If this experience on my own part seemed marvelous to me, upon reflection, I was still more surprised when Brother Nordstrand related the events which caused him to meet the Wakatipu at Port Littleton. He said:
"I live at Styx. This morning in a dream, a personage—a young man of pleasing appearance, clothed in a white robe—visited me and instructed me to go to Port Littleton this morning and meet the steamer Wakatipu, and find among her passengers a man named Shreeve, who was a "Mormon" Elder coming to visit the Saints in New Zealand. The vision was so vivid that I was roused from my sleep; and, when it was ended, I sprang out of bed and looked at the clock. I found the hour to be 4 A. M. Two hours later I saddled my horse and rode to Christchurch, a distance of six or seven miles. There I took train for Port Littleton, nine miles away, and arrived here to meet you."

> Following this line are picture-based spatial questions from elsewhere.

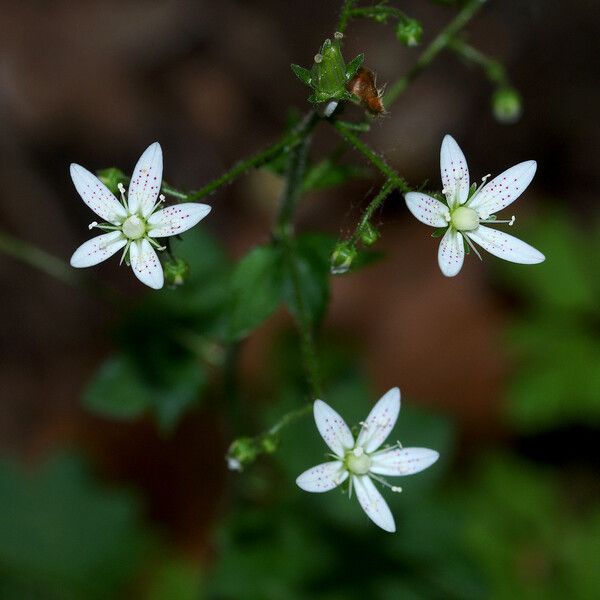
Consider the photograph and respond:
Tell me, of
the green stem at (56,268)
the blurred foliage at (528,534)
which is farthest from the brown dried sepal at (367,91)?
the blurred foliage at (528,534)

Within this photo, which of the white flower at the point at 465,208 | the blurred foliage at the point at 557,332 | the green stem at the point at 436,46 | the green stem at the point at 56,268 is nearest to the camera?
the white flower at the point at 465,208

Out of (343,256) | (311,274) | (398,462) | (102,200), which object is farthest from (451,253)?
(102,200)

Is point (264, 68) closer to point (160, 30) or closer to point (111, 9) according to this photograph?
point (160, 30)

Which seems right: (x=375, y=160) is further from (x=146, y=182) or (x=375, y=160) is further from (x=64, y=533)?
(x=64, y=533)

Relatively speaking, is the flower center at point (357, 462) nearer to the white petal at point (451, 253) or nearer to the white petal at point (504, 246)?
the white petal at point (451, 253)

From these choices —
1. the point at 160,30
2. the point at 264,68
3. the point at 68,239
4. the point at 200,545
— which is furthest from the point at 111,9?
the point at 200,545

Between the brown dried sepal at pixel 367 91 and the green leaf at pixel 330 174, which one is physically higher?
the green leaf at pixel 330 174

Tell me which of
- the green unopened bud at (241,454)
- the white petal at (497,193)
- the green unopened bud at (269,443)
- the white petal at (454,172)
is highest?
the white petal at (497,193)
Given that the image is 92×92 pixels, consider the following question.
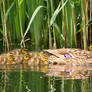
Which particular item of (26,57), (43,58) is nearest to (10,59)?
(26,57)

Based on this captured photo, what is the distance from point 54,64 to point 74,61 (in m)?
0.37

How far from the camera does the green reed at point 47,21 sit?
7.93m

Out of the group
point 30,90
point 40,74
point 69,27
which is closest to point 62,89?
point 30,90

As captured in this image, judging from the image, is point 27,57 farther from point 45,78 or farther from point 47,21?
point 45,78

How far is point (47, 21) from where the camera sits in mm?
9039

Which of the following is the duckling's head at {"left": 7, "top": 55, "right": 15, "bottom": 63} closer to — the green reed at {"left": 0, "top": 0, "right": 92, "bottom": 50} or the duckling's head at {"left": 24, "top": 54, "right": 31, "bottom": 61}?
the duckling's head at {"left": 24, "top": 54, "right": 31, "bottom": 61}

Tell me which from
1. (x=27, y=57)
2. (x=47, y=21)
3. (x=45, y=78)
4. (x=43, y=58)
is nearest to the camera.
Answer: (x=45, y=78)

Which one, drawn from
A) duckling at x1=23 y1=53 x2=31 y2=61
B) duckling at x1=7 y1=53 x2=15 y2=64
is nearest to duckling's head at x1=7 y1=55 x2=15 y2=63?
duckling at x1=7 y1=53 x2=15 y2=64

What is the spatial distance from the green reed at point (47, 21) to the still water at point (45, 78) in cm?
129

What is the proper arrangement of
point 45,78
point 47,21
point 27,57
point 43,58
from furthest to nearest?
point 47,21 < point 27,57 < point 43,58 < point 45,78

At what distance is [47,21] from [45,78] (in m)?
3.65

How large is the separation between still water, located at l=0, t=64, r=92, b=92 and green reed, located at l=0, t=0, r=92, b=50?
4.24 feet

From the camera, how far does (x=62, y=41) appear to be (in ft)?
28.4

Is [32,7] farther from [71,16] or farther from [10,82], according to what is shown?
[10,82]
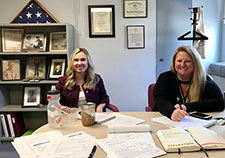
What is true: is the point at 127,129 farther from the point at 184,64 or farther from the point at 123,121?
the point at 184,64

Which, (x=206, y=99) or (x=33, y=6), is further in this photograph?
(x=33, y=6)

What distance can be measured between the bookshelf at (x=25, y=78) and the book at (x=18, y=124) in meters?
0.08

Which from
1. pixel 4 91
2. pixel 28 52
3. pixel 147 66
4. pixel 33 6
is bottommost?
pixel 4 91

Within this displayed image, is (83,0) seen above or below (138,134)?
above

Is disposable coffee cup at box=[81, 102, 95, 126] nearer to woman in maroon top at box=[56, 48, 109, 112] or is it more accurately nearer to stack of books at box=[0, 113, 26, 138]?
woman in maroon top at box=[56, 48, 109, 112]

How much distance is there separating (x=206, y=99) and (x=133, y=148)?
0.97 m

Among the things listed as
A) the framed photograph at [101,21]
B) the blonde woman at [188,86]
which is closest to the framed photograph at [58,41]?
the framed photograph at [101,21]

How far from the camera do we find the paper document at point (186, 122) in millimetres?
1243

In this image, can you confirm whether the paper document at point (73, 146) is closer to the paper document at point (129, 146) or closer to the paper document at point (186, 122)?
the paper document at point (129, 146)

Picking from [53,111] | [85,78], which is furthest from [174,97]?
[53,111]

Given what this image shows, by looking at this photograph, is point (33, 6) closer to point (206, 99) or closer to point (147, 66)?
point (147, 66)

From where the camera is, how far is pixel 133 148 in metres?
0.95

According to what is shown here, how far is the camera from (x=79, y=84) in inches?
86.1

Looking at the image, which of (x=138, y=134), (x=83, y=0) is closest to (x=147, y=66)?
(x=83, y=0)
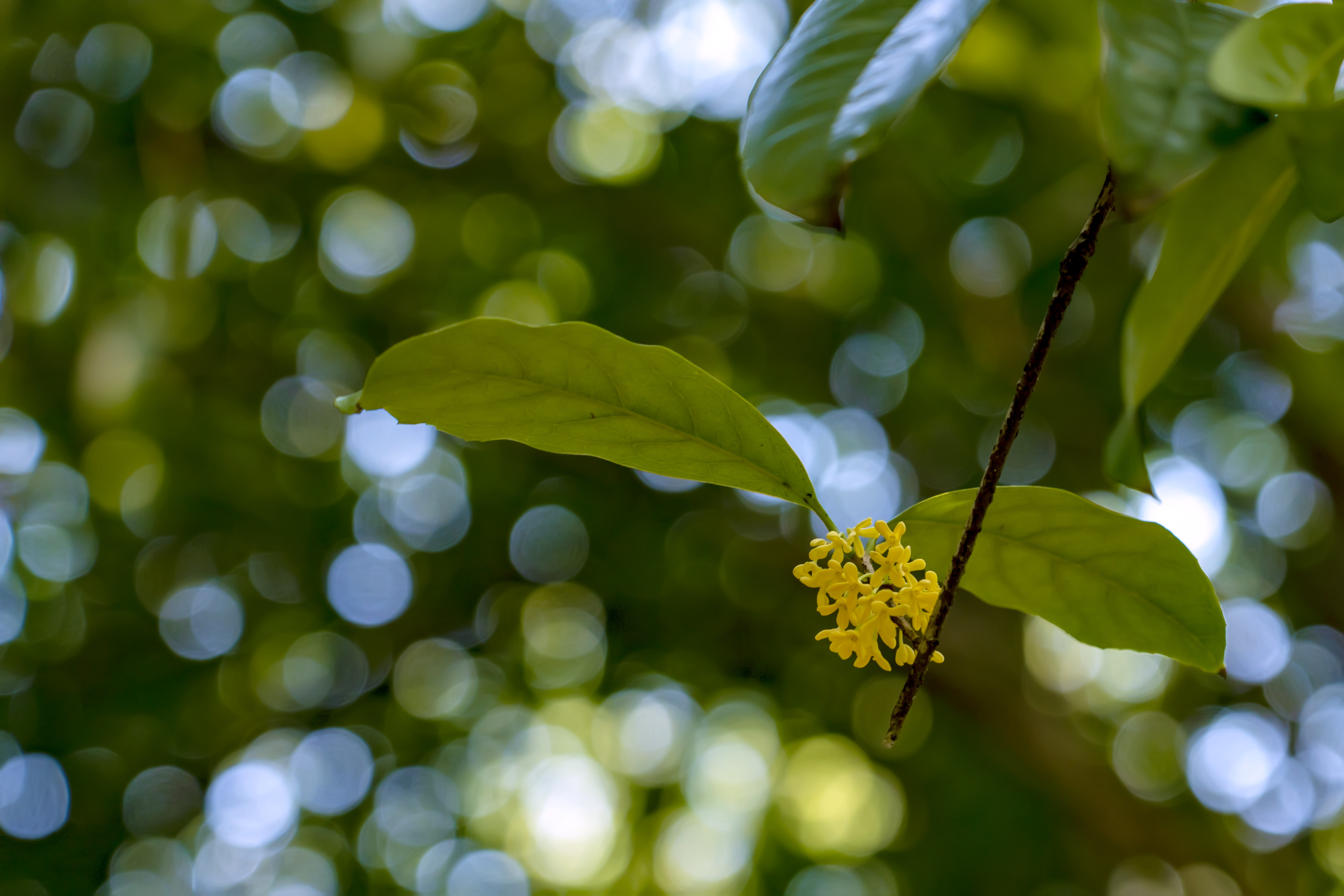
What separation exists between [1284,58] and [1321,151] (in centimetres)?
8

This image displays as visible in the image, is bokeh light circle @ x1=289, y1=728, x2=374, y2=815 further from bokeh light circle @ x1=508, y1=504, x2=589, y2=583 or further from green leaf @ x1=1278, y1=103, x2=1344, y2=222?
green leaf @ x1=1278, y1=103, x2=1344, y2=222

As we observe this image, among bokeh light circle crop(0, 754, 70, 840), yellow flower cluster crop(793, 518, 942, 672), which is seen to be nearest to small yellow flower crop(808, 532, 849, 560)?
yellow flower cluster crop(793, 518, 942, 672)

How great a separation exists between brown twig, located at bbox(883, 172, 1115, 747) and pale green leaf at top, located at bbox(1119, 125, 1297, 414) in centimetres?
15

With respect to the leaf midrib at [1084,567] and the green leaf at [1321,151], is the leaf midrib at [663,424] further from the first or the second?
the green leaf at [1321,151]

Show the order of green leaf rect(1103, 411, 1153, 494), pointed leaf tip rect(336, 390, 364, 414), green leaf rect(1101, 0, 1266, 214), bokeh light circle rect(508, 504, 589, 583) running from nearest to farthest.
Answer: green leaf rect(1101, 0, 1266, 214) → pointed leaf tip rect(336, 390, 364, 414) → green leaf rect(1103, 411, 1153, 494) → bokeh light circle rect(508, 504, 589, 583)

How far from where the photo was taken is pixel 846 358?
9.28 ft

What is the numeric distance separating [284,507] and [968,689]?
2100 mm

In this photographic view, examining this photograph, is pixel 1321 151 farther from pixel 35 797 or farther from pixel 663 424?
pixel 35 797

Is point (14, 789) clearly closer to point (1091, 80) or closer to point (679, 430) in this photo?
point (679, 430)

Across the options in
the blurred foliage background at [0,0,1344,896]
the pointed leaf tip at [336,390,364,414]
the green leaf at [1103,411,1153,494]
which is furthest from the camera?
the blurred foliage background at [0,0,1344,896]

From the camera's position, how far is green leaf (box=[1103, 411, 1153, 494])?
65 cm

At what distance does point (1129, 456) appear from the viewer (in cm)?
65

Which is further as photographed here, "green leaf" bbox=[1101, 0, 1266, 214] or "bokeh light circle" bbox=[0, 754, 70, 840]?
"bokeh light circle" bbox=[0, 754, 70, 840]

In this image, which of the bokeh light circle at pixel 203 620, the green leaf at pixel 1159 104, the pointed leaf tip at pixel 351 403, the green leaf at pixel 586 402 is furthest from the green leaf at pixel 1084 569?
the bokeh light circle at pixel 203 620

The sole information and instruction upon which Brother Nordstrand acted was that conveyed to him in this dream. In a later conversation I learned that in the same vision he had been shown all the consequences which would attend upon my ministration in New Zealand. The event proved that this dream to Brother Nordstrand was one of the greatest blessings of my life. I encountered much tribulation in New Zealand; no more from the bigotry of the world than from the perfidy of my own brethren. But through all the trouble Brother Nordstrand was my devoted friend. He had never a moment of doubt, because all which happened had been by him foreseen.